Former minister-counsellor at the US Department of State Daniel Serwer, who played a significant role in peacebuilding work in the region, thinks that Thaçi was the only one who could successfully manage the transition, because his role in the KLA during the 1998-1999 conflict was strictly political.
“In my view, he did what we wanted him to do. He went from bullets to ballots. And I think it was relatively easy for him because I don’t think he was really a fighter,” says Serwer.
“With Hashim Thaçi, I don’t think there’s any real history of active fighting. I think he was a political spokesman like the IRA’s Gerry Adams and the de facto civilian leader of the organization,” Serwer further explained.
Since then, Thaçi was busy solidifying his image in the West, with frequent trips to Washington DC to help him learn English and constant dinners with those influential in the diplomatic circles.
Op-eds in the New York Times were followed by a full-length biography, “New State, Modern Statesman,” in which he gets compared to internationally renowned freedom fighters such as Nelson Mandela.
The impression is that his biography was written with one purpose: to give Thaçi legitimacy post factum – that is, to fill in the blanks prior to the Rambouillet talks. Some of the narrative might be true, while some reads as pure fiction.
Thaçi never shied away from hiring PR companies to do his bidding, either. When he embraced the idea of a territory exchange between Kosovo and Serbia at the height of the EU-moderated Belgrade-Pristina dialogue, intended by the international community as a path to the solution of what they saw as the biggest dispute in modern-day Europe, Thaçi hired a Paris-based company, Majorelle PR & Events, to find anyone from journalists to academics who would be willing to endorse the deal.

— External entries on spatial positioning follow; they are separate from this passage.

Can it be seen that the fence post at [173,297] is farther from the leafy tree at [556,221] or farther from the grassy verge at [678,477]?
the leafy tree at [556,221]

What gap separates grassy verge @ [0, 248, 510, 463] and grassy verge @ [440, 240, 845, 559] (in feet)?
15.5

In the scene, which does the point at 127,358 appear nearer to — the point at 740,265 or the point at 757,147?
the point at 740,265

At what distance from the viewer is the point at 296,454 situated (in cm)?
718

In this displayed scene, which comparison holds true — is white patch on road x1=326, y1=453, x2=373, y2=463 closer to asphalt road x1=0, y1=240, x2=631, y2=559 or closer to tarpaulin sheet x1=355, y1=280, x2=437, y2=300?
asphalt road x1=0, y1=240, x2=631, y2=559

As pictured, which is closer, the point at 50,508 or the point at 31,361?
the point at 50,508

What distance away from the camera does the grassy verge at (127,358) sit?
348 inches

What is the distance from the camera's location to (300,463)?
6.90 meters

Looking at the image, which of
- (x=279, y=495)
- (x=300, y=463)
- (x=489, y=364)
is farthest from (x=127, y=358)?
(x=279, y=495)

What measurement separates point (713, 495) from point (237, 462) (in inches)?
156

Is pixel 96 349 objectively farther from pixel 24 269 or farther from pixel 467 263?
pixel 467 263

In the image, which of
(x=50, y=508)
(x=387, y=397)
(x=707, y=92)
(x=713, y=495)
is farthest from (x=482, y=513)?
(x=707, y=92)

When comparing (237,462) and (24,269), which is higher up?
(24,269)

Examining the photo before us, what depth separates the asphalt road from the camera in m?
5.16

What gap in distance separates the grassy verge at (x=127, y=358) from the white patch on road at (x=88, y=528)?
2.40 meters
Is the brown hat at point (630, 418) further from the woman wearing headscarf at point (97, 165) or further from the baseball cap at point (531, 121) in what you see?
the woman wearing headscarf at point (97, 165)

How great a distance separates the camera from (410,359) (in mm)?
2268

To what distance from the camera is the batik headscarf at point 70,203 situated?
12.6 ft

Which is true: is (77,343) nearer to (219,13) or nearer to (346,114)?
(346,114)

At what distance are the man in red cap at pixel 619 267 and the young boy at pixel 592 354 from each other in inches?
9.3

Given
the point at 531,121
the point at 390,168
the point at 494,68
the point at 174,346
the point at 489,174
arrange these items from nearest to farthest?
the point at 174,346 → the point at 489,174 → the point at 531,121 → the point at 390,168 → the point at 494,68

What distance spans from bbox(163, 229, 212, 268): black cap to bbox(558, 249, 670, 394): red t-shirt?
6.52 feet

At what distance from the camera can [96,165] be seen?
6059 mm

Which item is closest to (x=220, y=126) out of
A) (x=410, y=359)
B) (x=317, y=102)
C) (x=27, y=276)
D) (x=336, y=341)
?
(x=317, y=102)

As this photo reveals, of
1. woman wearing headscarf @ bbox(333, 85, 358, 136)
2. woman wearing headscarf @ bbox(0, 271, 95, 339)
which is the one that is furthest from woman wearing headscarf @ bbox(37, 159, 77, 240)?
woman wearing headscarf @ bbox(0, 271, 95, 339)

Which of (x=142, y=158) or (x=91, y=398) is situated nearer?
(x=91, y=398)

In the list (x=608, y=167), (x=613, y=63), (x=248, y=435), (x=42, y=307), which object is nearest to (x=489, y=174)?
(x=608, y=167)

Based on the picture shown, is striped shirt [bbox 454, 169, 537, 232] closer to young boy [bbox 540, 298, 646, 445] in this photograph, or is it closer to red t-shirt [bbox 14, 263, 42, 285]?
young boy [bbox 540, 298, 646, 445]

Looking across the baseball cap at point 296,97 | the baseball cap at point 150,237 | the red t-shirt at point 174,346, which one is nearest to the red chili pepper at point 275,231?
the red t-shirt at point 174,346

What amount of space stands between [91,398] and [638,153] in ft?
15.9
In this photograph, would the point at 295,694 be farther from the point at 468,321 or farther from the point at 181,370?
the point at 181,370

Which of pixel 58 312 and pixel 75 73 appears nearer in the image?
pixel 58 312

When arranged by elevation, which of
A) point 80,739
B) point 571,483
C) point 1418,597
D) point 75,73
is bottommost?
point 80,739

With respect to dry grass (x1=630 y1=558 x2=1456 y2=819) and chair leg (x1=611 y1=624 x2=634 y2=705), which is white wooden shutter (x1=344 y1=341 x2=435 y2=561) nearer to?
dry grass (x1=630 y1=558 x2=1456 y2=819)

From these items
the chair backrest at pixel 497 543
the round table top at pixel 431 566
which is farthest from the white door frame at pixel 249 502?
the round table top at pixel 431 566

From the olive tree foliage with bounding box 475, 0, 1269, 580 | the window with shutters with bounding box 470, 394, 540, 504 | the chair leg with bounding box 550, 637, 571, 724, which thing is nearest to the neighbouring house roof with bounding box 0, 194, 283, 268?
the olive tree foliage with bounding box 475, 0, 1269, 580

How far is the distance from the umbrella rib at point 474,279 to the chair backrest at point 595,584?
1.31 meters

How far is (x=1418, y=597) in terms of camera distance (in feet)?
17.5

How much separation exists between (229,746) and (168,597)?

Serwer, self-described as one of many Americans Thaçi saw as useful, claims that he was also quick to ghost anyone who would oppose his latest political play. “One time in fairly recent years we sat down. I was actually concerned about the land swap proposal. I became a very strong opponent of the land swap idea, and he dropped me like a hot potato,” states Serwer.
The proposed land swap, which would have seen the Preševo Valley in southern Serbia — with its majority ethnic Albanian population — join Kosovo, while Serbia would regain control over the land north of the River Ibar, never took place.
In addition to the critics of the proposed deal pointing out that redrawing borders further solidifies the mono-ethnic communities the West has tried to prevent in the Balkans, it also exacerbated fears that any territorial exchange might justify similar deals in other countries in the region, such as Bosnia.
Back on track
For Thaçi, who was already aware that the Kosovo Specialized Chambers were looking into his possible involvement in war crimes, the land swap seemed like a way out of his own troubles. “He was even prepared to enter a deal on the division of his own country with Serbia, solely to legitimize himself in the West as so unavoidable, that he should not be bothered with any indictments from the Hague,” explains Hajdari.
But Thaçi’s last ploy failed, so he now awaits what is poised to be a very lengthy trial. His departure from the political scene could be the opportunity the country needed to get back on track to becoming the region’s most vibrant democracy.
“I think that the alignment of the stars at the moment when Kosovo declared its independence wasn’t so lucky for the country in terms of the person who’d lead it,” Hajdari says.
“Thaçi left the country at the top of the list of Europe’s most under-developed countries, leading in poverty, joblessness, unemployment, corruption, organized crime, and gender discrimination.
“During his reign, we failed to create a great story about Kosovo that we could proudly present to the world as a major justification of its independence,” he concludes.